ICORG would like to highlight an abstract relating to an ICORG in-house study, The PAD (Ireland) Study for Patients with Refractory and Relapsed Myeloma (ICORG 05-01) which was presented at the 12th International Myeloma Workshop, which took place in Washington, USA, from 26th February to 1st March 2009.
The PAD (Ireland) study for patients with refractory and relapsed myeloma – an update.
Morris T.C.M.1, Kettle P.J.1 Drake, M.1, Brunton A.2, Cook G.3, Leahy, M4, O’Dwyer M.5, Murray, M 5, Enright H.6, McCloy, M.7 O’Gorman, P 7 Yong, K.8O’Shea T.9, Popat R.10, Oakervee, H.10 Cavenagh J.10 1Department of Haematology, Belfast City Hospital. 2Clinical Trials Unit, Belfast City Hospital. 3Department of Haematology, St James’s University Hospital, Leeds. 4Department of Haematology, Limerick General Hospital. 5Department of Haematology, University College Hospital Galway. 6Department of Haematology, Tallaght Hospital, Dublin. 7Department of Haematology, The Mater Misericordiae Hospital, Dublin. 8 Department of Haematology, University College London. 9All Ireland Cooperative Oncology Research Group (ICORG). 10 Department of Haematology, St Bartholomew’s Hospital, London.
Introduction: The combination of Bortezomib with Adriamycin/Dexamethasone (PAD) is a highly effective induction agent with response rates of up to 95% (Oakervee et al, BJH 2005; 129: 755-62). We postulated that the superior efficacy of PAD chemotherapy could be demonstrated by studying patients who have been previously treated with VAD or a VAD-like regimen (VAMP, C-VAMP, Z-DEX etc.) by comparing the response to PAD given following relapse to the response previously obtained with the VAD or VAD-like regimen.
Materials and Methods: A Phase II study was developed with three cohorts, each planned to recruit 23 patients. Cohort 1; patients treated with VAD or VAD-like regimen who previously had an autologous transplant; Cohort 2 – similar patients but without previous transplant and Cohort 3 – patients refractory to VAD. Patients in groups 1 and 2 were allowed to have received one further line of treatment following VAD but patients in group 3 would proceed directly to PAD.
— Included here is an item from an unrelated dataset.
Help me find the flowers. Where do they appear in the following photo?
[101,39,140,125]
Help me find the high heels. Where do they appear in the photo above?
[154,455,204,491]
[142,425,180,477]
Results: Cohort 1 has been fully recruited. 8 patients achieved CR following PAD compared to 3 post-VAD p=0.013 using McNemar’s Chi-squared test with continuity correction. Comparison of the fall in paraprotein showed a median fall of 89% post-PAD compared to 60% post-VAD, (p<0.003) Wilcoxon Matched Pairs Rank Test. There were no reports of increased cardiotoxicity. A number of patients proceeded on to second transplant following their response to PAD therapy. 6 patients have been recruited to group 2 and responses appear similar to patients in group 1. 18 patients have been recruited to group 3. In these patients, refractory to VAD-type chemotherapy nine of twelve currently evaluable patients have shown superior responses compared to a VAD-type chemotherapy. These results will be updated to include all currently enrolled patients and presented in detail.
Conclusion: PAD is a highly active therapy for patients with relapsed or refractory myeloma. The study provides supportive evidence for the use of PAD re-induction prior to second autologous transplantation currently being investigated in a randomised controlled clinical trial (NCRI UK) Myeloma X.